(begin)

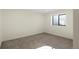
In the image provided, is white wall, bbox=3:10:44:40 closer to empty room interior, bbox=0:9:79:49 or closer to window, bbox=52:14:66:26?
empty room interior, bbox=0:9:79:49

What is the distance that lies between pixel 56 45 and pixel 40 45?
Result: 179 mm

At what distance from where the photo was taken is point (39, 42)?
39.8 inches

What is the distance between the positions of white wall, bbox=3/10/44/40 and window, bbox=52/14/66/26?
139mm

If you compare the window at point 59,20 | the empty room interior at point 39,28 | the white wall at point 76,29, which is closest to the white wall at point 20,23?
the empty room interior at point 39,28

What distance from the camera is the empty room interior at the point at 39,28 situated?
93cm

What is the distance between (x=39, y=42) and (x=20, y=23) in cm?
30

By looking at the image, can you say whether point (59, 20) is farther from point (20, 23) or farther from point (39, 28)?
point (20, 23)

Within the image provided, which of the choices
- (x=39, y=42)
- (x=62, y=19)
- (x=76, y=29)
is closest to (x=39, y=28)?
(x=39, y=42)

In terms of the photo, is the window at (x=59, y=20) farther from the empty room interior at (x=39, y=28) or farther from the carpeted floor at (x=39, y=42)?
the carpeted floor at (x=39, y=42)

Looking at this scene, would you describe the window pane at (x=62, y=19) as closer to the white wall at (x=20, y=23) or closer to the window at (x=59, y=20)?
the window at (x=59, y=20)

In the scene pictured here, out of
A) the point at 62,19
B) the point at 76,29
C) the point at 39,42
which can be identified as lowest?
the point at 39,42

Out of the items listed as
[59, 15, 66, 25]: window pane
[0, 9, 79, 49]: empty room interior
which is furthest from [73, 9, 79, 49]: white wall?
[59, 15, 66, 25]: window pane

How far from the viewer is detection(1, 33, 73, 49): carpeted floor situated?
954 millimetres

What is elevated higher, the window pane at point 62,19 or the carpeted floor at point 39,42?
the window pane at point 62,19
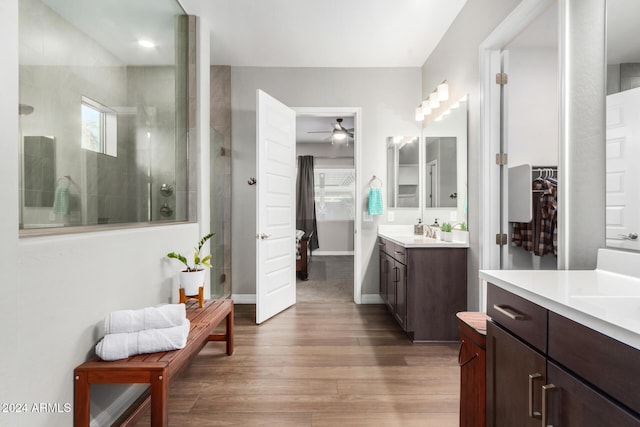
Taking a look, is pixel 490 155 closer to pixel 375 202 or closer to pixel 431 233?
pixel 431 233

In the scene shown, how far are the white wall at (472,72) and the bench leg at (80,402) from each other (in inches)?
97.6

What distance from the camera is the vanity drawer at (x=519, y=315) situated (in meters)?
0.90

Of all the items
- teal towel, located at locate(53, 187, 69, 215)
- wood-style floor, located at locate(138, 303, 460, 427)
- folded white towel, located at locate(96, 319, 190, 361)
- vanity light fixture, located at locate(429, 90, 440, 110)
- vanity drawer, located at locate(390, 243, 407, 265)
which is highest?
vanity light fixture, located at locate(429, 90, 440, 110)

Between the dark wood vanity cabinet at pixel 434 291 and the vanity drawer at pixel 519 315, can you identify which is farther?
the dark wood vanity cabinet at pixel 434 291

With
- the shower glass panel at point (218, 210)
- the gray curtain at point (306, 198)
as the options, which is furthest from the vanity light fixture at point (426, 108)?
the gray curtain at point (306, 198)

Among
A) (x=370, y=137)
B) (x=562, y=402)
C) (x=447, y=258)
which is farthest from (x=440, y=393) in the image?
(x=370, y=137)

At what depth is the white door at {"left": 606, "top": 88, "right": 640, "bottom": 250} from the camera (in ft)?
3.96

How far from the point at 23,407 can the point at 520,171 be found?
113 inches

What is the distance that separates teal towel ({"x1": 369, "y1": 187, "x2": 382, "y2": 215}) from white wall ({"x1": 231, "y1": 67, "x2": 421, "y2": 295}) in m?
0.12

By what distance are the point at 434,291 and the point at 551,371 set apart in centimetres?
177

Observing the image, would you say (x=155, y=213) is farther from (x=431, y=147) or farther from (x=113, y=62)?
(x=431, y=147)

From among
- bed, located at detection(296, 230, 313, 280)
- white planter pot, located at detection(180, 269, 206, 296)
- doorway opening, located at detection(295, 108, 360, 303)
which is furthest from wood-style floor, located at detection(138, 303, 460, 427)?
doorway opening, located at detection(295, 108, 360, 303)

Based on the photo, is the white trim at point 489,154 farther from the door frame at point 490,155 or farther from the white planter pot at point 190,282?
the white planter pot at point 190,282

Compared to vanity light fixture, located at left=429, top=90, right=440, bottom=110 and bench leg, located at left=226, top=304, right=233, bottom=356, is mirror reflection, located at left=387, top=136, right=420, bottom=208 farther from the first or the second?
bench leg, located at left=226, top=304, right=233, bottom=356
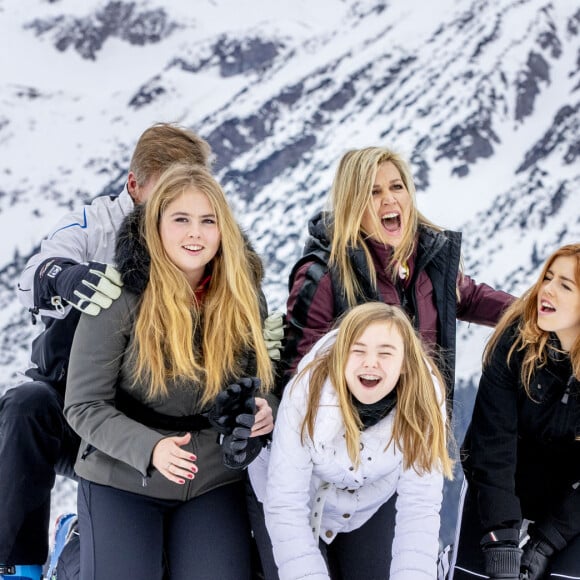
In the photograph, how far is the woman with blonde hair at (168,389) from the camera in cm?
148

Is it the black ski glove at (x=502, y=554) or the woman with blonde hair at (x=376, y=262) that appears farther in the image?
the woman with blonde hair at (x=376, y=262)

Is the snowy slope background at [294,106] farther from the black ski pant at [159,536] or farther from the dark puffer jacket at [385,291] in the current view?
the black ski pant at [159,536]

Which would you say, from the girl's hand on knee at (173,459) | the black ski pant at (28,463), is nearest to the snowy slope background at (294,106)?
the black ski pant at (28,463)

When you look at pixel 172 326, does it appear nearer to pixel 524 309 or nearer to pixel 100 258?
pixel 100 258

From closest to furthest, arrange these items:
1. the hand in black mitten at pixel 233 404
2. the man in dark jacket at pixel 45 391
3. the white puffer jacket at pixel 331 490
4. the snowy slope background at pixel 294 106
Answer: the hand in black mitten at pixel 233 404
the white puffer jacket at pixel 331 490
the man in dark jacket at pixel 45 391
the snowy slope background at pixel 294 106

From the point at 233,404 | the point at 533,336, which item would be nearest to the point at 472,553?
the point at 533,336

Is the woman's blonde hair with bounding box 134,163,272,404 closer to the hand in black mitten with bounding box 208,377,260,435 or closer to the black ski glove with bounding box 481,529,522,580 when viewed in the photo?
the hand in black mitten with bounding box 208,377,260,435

(end)

▸ DO THIS
Copy out every one of the records above with "woman's blonde hair" switched to "woman's golden hair" and nothing else changed. Omit the pictures.

▸ WRITTEN SOLUTION
In the image provided, is white wall, bbox=3:10:44:40 closer to empty room interior, bbox=0:9:79:49 or closer to window, bbox=52:14:66:26?
empty room interior, bbox=0:9:79:49

What is the distance that lies between pixel 56 45 and pixel 40 45?
Result: 179 mm

At what distance from where the photo was taken is point (39, 42)?
39.8 inches

What is the distance between the positions of white wall, bbox=3/10/44/40 and window, bbox=52/14/66/26?
139mm

If you compare the window at point 59,20 | the empty room interior at point 39,28 | the white wall at point 76,29, which is closest to the white wall at point 20,23?
the empty room interior at point 39,28

What distance from the camera is the empty room interior at the point at 39,28 situated?
93cm

What is the distance between (x=39, y=42) and (x=20, y=23) in cm?
30

By looking at the image, can you say whether point (59, 20) is farther from point (20, 23) or farther from point (39, 28)?
point (20, 23)

Within the image provided, which of the choices
- (x=39, y=42)
- (x=62, y=19)
- (x=76, y=29)
is closest to (x=39, y=28)?
(x=39, y=42)

In terms of the photo, is the window at (x=59, y=20) farther from the empty room interior at (x=39, y=28) or farther from the carpeted floor at (x=39, y=42)?
the carpeted floor at (x=39, y=42)

Looking at this scene, would you describe the window pane at (x=62, y=19) as closer to the white wall at (x=20, y=23) or closer to the window at (x=59, y=20)?
the window at (x=59, y=20)

In the scene pictured here, out of
A) the point at 62,19
B) the point at 76,29
C) the point at 39,42
which can be identified as lowest?
the point at 39,42

Out of the items listed as
[59, 15, 66, 25]: window pane
[0, 9, 79, 49]: empty room interior
which is furthest from [73, 9, 79, 49]: white wall?
[59, 15, 66, 25]: window pane

How far from the viewer is detection(1, 33, 73, 49): carpeted floor situated?
954 millimetres

What is elevated higher, the window pane at point 62,19 or the carpeted floor at point 39,42?
the window pane at point 62,19
Taking a look, is pixel 490 155 closer to pixel 375 202 or closer to pixel 431 233?
pixel 431 233

In the scene shown, how far are the white wall at (472,72) and the bench leg at (80,402) from each other (in inches)?
97.6

What distance from the camera is the vanity drawer at (x=519, y=315) situated (in meters)?
0.90

Of all the items
- teal towel, located at locate(53, 187, 69, 215)
- wood-style floor, located at locate(138, 303, 460, 427)
- folded white towel, located at locate(96, 319, 190, 361)
- vanity light fixture, located at locate(429, 90, 440, 110)
- vanity drawer, located at locate(390, 243, 407, 265)
which is highest?
vanity light fixture, located at locate(429, 90, 440, 110)

Between the dark wood vanity cabinet at pixel 434 291 and the vanity drawer at pixel 519 315, can you identify which is farther?
the dark wood vanity cabinet at pixel 434 291

With
- the shower glass panel at point (218, 210)
- the gray curtain at point (306, 198)
as the options, which is furthest from the vanity light fixture at point (426, 108)?
the gray curtain at point (306, 198)

Among
A) (x=370, y=137)
B) (x=562, y=402)
C) (x=447, y=258)
which is farthest from (x=440, y=393) in the image?
(x=370, y=137)

At what depth is the white door at {"left": 606, "top": 88, "right": 640, "bottom": 250} from the camera (in ft)?
3.96

How far from the point at 23,407 can the point at 520,171 be found?
113 inches

What is the distance that separates teal towel ({"x1": 369, "y1": 187, "x2": 382, "y2": 215}) from white wall ({"x1": 231, "y1": 67, "x2": 421, "y2": 295}) in m?
0.12

By what distance are the point at 434,291 and the point at 551,371 set apart in centimetres?
177

Observing the image, would you say (x=155, y=213) is farther from (x=431, y=147) or farther from (x=113, y=62)?
(x=431, y=147)

From among
- bed, located at detection(296, 230, 313, 280)
- white planter pot, located at detection(180, 269, 206, 296)
- doorway opening, located at detection(295, 108, 360, 303)
which is furthest from wood-style floor, located at detection(138, 303, 460, 427)?
doorway opening, located at detection(295, 108, 360, 303)

Based on the photo, is the white trim at point 489,154 farther from the door frame at point 490,155 or farther from the white planter pot at point 190,282?
the white planter pot at point 190,282

Compared to vanity light fixture, located at left=429, top=90, right=440, bottom=110 and bench leg, located at left=226, top=304, right=233, bottom=356, is mirror reflection, located at left=387, top=136, right=420, bottom=208 farther from the first or the second?
bench leg, located at left=226, top=304, right=233, bottom=356
In the photograph, how far is the woman with blonde hair at (168,389) from the camera in cm?
148

Is it the black ski glove at (x=502, y=554) or the woman with blonde hair at (x=376, y=262) that appears farther in the image?
the woman with blonde hair at (x=376, y=262)

Is the snowy slope background at [294,106] farther from the black ski pant at [159,536] or farther from the dark puffer jacket at [385,291] in the current view?
the black ski pant at [159,536]

Which would you say, from the girl's hand on knee at (173,459) | the black ski pant at (28,463), is nearest to the snowy slope background at (294,106)?
the black ski pant at (28,463)

When you look at pixel 172 326, does it appear nearer to pixel 524 309 or nearer to pixel 100 258?
pixel 100 258

From closest to furthest, arrange these items:
1. the hand in black mitten at pixel 233 404
2. the man in dark jacket at pixel 45 391
3. the white puffer jacket at pixel 331 490
4. the snowy slope background at pixel 294 106
Answer: the hand in black mitten at pixel 233 404
the white puffer jacket at pixel 331 490
the man in dark jacket at pixel 45 391
the snowy slope background at pixel 294 106

From the point at 233,404 | the point at 533,336, which item would be nearest to the point at 472,553?
the point at 533,336

Is the woman's golden hair with bounding box 134,163,272,404 closer to the hand in black mitten with bounding box 208,377,260,435 or closer to the black ski glove with bounding box 481,529,522,580 when viewed in the photo?
the hand in black mitten with bounding box 208,377,260,435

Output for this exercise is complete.